▶ Written task
Present the data once more in exactly its original form.

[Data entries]
----

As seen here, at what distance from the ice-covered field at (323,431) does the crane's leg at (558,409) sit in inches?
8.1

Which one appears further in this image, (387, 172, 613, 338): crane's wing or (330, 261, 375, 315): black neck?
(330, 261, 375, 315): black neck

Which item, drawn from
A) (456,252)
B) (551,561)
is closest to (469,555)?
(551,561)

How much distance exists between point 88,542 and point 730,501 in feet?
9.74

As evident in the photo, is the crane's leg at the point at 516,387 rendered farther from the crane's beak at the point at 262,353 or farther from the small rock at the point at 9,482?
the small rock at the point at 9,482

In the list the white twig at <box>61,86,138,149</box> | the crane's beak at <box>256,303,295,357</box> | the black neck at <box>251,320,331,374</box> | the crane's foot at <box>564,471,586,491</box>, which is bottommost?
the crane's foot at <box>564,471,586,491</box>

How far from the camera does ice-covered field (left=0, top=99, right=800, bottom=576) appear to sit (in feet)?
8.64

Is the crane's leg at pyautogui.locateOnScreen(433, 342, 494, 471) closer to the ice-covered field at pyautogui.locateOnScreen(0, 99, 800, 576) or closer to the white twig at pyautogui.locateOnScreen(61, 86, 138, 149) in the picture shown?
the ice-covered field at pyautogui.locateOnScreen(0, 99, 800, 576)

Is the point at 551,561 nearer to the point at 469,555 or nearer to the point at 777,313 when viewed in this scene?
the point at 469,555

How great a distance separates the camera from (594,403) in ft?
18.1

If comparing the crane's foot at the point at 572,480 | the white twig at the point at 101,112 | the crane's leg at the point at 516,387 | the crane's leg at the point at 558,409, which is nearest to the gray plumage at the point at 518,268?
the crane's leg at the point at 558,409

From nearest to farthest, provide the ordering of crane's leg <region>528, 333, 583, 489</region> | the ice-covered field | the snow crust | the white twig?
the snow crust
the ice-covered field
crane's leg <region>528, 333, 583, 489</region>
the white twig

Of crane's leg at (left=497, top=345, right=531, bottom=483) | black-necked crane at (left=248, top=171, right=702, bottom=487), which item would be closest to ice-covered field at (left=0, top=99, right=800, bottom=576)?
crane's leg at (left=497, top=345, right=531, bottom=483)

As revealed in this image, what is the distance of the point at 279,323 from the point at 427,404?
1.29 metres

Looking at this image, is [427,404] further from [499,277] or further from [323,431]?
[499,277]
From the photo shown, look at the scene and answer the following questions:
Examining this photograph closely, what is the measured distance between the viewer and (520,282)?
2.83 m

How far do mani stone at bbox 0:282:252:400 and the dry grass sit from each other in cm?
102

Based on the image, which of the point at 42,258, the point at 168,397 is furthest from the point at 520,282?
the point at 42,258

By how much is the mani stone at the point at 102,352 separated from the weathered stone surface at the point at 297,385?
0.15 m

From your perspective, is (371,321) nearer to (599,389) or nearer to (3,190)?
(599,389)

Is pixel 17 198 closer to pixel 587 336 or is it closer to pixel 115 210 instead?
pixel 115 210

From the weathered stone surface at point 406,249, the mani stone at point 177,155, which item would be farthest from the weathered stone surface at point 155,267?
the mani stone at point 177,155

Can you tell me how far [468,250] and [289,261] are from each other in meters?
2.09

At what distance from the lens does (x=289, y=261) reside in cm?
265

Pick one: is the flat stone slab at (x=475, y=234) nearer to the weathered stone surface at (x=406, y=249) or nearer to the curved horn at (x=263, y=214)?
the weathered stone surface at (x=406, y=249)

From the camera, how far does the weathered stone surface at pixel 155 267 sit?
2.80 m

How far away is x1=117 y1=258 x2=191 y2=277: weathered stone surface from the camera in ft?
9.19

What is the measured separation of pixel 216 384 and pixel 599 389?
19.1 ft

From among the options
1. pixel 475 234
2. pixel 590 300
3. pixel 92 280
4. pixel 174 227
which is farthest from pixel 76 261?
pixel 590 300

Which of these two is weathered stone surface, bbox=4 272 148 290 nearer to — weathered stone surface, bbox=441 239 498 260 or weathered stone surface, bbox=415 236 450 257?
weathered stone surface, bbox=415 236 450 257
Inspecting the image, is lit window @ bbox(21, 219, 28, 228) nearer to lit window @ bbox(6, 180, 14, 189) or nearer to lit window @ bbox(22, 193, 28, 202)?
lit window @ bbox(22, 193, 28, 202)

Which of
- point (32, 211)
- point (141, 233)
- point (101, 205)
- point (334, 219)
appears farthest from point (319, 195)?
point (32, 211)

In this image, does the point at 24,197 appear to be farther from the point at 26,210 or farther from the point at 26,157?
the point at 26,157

----

▶ Expected answer
As seen here, at what distance from the ice-covered field at (323,431) does the crane's leg at (558,409) sit in inches?
8.1

Which one appears further in this image, (387, 172, 613, 338): crane's wing or (330, 261, 375, 315): black neck?
(330, 261, 375, 315): black neck

Which item, drawn from
A) (456,252)
B) (551,561)
is closest to (469,555)?
(551,561)

How much distance exists between point 88,542 and point 730,501 in feet?
9.74

As evident in the photo, is the crane's leg at the point at 516,387 rendered farther from the crane's beak at the point at 262,353 or farther from the small rock at the point at 9,482?
the small rock at the point at 9,482

In the list the white twig at <box>61,86,138,149</box> | the crane's beak at <box>256,303,295,357</box> | the black neck at <box>251,320,331,374</box> | the crane's foot at <box>564,471,586,491</box>, which is bottommost?
the crane's foot at <box>564,471,586,491</box>

How far from the camera does ice-covered field (left=0, top=99, right=800, bottom=576) appear to sit (in feet)?
8.64

Is the crane's leg at pyautogui.locateOnScreen(433, 342, 494, 471) closer to the ice-covered field at pyautogui.locateOnScreen(0, 99, 800, 576) or closer to the white twig at pyautogui.locateOnScreen(61, 86, 138, 149) in the picture shown?
the ice-covered field at pyautogui.locateOnScreen(0, 99, 800, 576)

Is the point at 551,561 nearer to the point at 469,555 or nearer to the point at 777,313 when viewed in this scene?
the point at 469,555

How great a distance separates the camera from (594,403) in ft?
18.1

If comparing the crane's foot at the point at 572,480 | the white twig at the point at 101,112 | the crane's leg at the point at 516,387 | the crane's leg at the point at 558,409, which is nearest to the gray plumage at the point at 518,268?
the crane's leg at the point at 558,409

From nearest to farthest, provide the ordering of crane's leg <region>528, 333, 583, 489</region> | the ice-covered field | the snow crust | the white twig?
the snow crust
the ice-covered field
crane's leg <region>528, 333, 583, 489</region>
the white twig

Of crane's leg at (left=497, top=345, right=531, bottom=483) | black-necked crane at (left=248, top=171, right=702, bottom=487), which item would be closest to ice-covered field at (left=0, top=99, right=800, bottom=576)?
crane's leg at (left=497, top=345, right=531, bottom=483)

As revealed in this image, what is the distance of the point at 279,323 from the point at 427,404?
1.29 metres

Looking at this image, is [427,404] further from [499,277] or further from [323,431]?
[499,277]
From the photo shown, look at the scene and answer the following questions:
Examining this photograph closely, what is the measured distance between the viewer and (520,282)?
2.83 m

How far do mani stone at bbox 0:282:252:400 and the dry grass sit from each other in cm?
102

Based on the image, which of the point at 42,258, the point at 168,397 is furthest from the point at 520,282?
the point at 42,258

By how much is the mani stone at the point at 102,352 separated from the weathered stone surface at the point at 297,385?
0.15 m

From your perspective, is (371,321) nearer to (599,389) or nearer to (3,190)?
(599,389)

Is pixel 17 198 closer to pixel 587 336 or is it closer to pixel 115 210 instead?
pixel 115 210

From the weathered stone surface at point 406,249, the mani stone at point 177,155, which item would be farthest from the weathered stone surface at point 155,267?
the mani stone at point 177,155

Can you tell me how far [468,250] and [289,261] are from each other in meters?
2.09

At what distance from the lens does (x=289, y=261) reside in cm?
265

Pick one: is the flat stone slab at (x=475, y=234) nearer to the weathered stone surface at (x=406, y=249) or nearer to the curved horn at (x=263, y=214)?
the weathered stone surface at (x=406, y=249)

From the camera, how far does the weathered stone surface at pixel 155 267 sit?
2.80 m

How far away is x1=117 y1=258 x2=191 y2=277: weathered stone surface from the camera in ft?
9.19

What is the measured separation of pixel 216 384 and pixel 599 389?
19.1 ft

From among the options
1. pixel 475 234
2. pixel 590 300
3. pixel 92 280
4. pixel 174 227
which is farthest from pixel 76 261?
pixel 590 300

Which of these two is weathered stone surface, bbox=4 272 148 290 nearer to — weathered stone surface, bbox=441 239 498 260 or weathered stone surface, bbox=415 236 450 257?
weathered stone surface, bbox=415 236 450 257
Inspecting the image, is lit window @ bbox(21, 219, 28, 228) nearer to lit window @ bbox(6, 180, 14, 189) or nearer to lit window @ bbox(22, 193, 28, 202)?
lit window @ bbox(22, 193, 28, 202)

Which of
- point (32, 211)
- point (141, 233)
- point (101, 205)
- point (334, 219)
appears farthest from point (319, 195)?
point (32, 211)

In this image, does the point at 24,197 appear to be farther from the point at 26,210 or farther from the point at 26,157?
the point at 26,157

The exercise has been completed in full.